>> begin Document extract

Six In The Morning: Your Annual Reminder That 9/11, 9/11? 9/11.

1 BUSH DIDN’T DO IT But he did fail to act. Just as he failed to act when Katrina hit New Orleans, and when the American housing market collapsed into mush and the economy tanked, &c. &c. &c. Which we, by the way, already knew.

2 HOW 9/11 MADE US SUCK NOW The National Post‘s Jonathan Kay word-barfed garbage sentences from his crap fingers about how 9/11 made us more sensible because we are now willing to bomb foreign countries for a full decade or something stupid like that.

3 PALATE CLEANSER Here’s Mother Jones on why leftists skewing hawkish since 9/11 is worrying, despite whatever a spoiled rich asshole who’s benefited from the last decade of Canada’s increased acceptance of a slimy brand of pro-war hoo-rahing and tacit dog-whistle racism might tell you, and also on what 9/11 totally failed to change.

4 THE FALLING MAN A long read, and not a new one, but a compelling piece about one of the most incredible and harrowing photos from Sept. 11, 2001.

5 NOT 9/11’D OUT YET? Now’s a good a time as any to revisit New York magazine’s 9/11 Encyclopedia, a comprehensive post-World Trade Center roundup.

6 OH YEAH, IT’S 2012 NOW The Harper Tories are far from transparent when it comes to defence spending, Chris Brown is a famous guy who beat his girlfriend and now possibly has a tattoo of a beaten woman, Toronto mayor Rob Ford continues to be one of those dudes who I can start a sentence with his name and then I say “– shit, hold on” and I have to pause to laugh, and – well, would you look at this – 9/11 memorials are being scaled back. Who’d have thunk it.

Author: Webmaster

The technical uberlord of the Prairie Dog website.

34 thoughts on “Six In The Morning: Your Annual Reminder That 9/11, 9/11? 9/11.”

  1. Re: #2: ad hominem attacks on someone with whom you disagree is the premier sign of bad writing. But then, look at who your mentor is.
    Perhaps if you aren’t sure what tone to take on a day like today, you should keep silent.
    Just saying.

  2. #3 I think Bush speaks, and spoke, for himself. If a guy starts a war under false pretenses, steals an election, lets New Orleans drown, destroys the economy, and gives rise to an even more sinister and rightwing opposition in his wake, he’s pretty much fair game. Not sure Mr. Cameron really deserves the tag of bully when talkin’ George W Bush.

  3. Since the tacit argument of Kay’s piece is “maybe some good came out of 9/11, after all,” Barb, I don’t feel that bad about tearing him a new one. And besides, I’m not saying that his arguments are bad because he’s a craphead; he’s a craphead because he talks about “the Sikh thread” unironically.

>> end Document extract
>> begin Supplied entries

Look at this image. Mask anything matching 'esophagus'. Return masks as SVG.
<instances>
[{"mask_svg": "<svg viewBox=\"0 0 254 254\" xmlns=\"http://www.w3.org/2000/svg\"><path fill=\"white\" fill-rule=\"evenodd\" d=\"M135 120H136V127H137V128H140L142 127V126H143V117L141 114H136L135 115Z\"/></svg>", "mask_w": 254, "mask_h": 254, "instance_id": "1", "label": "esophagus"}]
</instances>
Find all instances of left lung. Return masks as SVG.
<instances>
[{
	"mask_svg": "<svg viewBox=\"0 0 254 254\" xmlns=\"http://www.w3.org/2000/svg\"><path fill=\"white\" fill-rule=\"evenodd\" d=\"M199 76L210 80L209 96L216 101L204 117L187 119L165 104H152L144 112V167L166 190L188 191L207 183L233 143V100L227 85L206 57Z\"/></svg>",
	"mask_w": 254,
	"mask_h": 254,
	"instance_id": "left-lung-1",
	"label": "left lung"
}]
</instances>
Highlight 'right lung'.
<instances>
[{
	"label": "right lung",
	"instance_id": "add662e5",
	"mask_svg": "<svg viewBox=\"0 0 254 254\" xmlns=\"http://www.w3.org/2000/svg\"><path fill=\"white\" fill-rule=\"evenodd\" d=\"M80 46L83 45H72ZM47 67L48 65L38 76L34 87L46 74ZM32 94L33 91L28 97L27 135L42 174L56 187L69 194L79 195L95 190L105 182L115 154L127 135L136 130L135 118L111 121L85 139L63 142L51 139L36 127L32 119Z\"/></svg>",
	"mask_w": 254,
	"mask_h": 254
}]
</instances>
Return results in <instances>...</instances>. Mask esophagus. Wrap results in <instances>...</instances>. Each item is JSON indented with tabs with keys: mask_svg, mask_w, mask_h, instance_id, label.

>> end Supplied entries

■ Exercise set:
A - Print everything in the 9/11 roundup post above from "1. Re: #2: ad" down to "Just saying.".
B - In the 9/11 roundup post, what reason does the third comment give for the writer not feeling bad about going after Kay? Answer in one to three sentences.
C - Pick up the 9/11 roundup post where it stops and keep writing it.

■ Set of answers:
A -
1. Re: #2: ad hominem attacks on someone with whom you disagree is the premier sign of bad writing. But then, look at who your mentor is.
    Perhaps if you aren’t sure what tone to take on a day like today, you should keep silent.
    Just saying.

B - The writer says Kay's piece tacitly argues that "maybe some good came out of 9/11, after all." Because of that argument, the writer doesn't feel bad about tearing into him.

C -
    If he didn’t make a shitty point, I wouldn’t be calling him an idiot. Frankly, I don’t think Sept. 11 of any year is a year to refrain from calling people idiots, especially when they, say, write op-eds that mention the 158 Canadian soldiers almost as if they’re somehow an acceptable loss while simultaneously failing to mention either the six Canadian friendly fire deaths or the tens of thousands of dead Afghan civilians, as if neither of those matter.

    Kay’s points are abhorrent and infuriating, and if he is so lacking in decency that he’s willing to put his byline on them on Sept. 11 – if he is so utterly morally deficient that he’s willing to write a piece obliterating the lessons we could and should have learned from the intervening eleven years since thousands of innocent lives were snuffed out in a single moment and then publish it on the very date marking those thousands of deaths – then you’re goddamn right I’m going to attack him for it.

  4. 1st. many Sk. people that I’ve met, should be way-less racist.
    Remember a “religion” is feeding the start of WWIII.

  5. September Midday Mass

    The tall old priest entered the half-lit sacristy,
    fresh from his usual Tuesday morning studies.
    The fair-haired acolyte with the bad complexion
    was ready, vested, standing in the dimness
    quietly. The old priest noticed he was sniffing
    and his eyes were red. A failed romance,
    he thought; but keeping his own rule on chit-chat
    in the sacristy, vested silently.
    The old familiar motions and the prayers
    displaced whatever thoughts he might have had;
    the only dialogue to break the stillness was
    the rote exchange of formal preparation.

    Then, in one motion as he slipped his hand
    beneath the pale green veil, the other hand
    upon the burse, he lifted vested vessels,
    turned and followed in the sniffing server’s
    wake. Eyes lowered to the holy burden
    in his hand, he failed to notice that
    the chapel for this midday feria —
    on other days like this with one or two
    at most — was full of worshippers; until
    he raised his eyes, and saw the pews were filled —
    but undeterred began the liturgy:
    the lessons and the gospel from last Sunday,
    his sermon brief, but pointed, on the texts.

    It wasn’t till the acolyte began
    the people’s prayers, and choked out words of planes
    that brought a city’s towers down, and crashed
    into the Pentagon, and plowed a field
    in Pennsylvania, that the old priest knew
    this was no ordinary Tuesday in
    September —
    not ordinary time at all,
    that day he missed the towers’ fall.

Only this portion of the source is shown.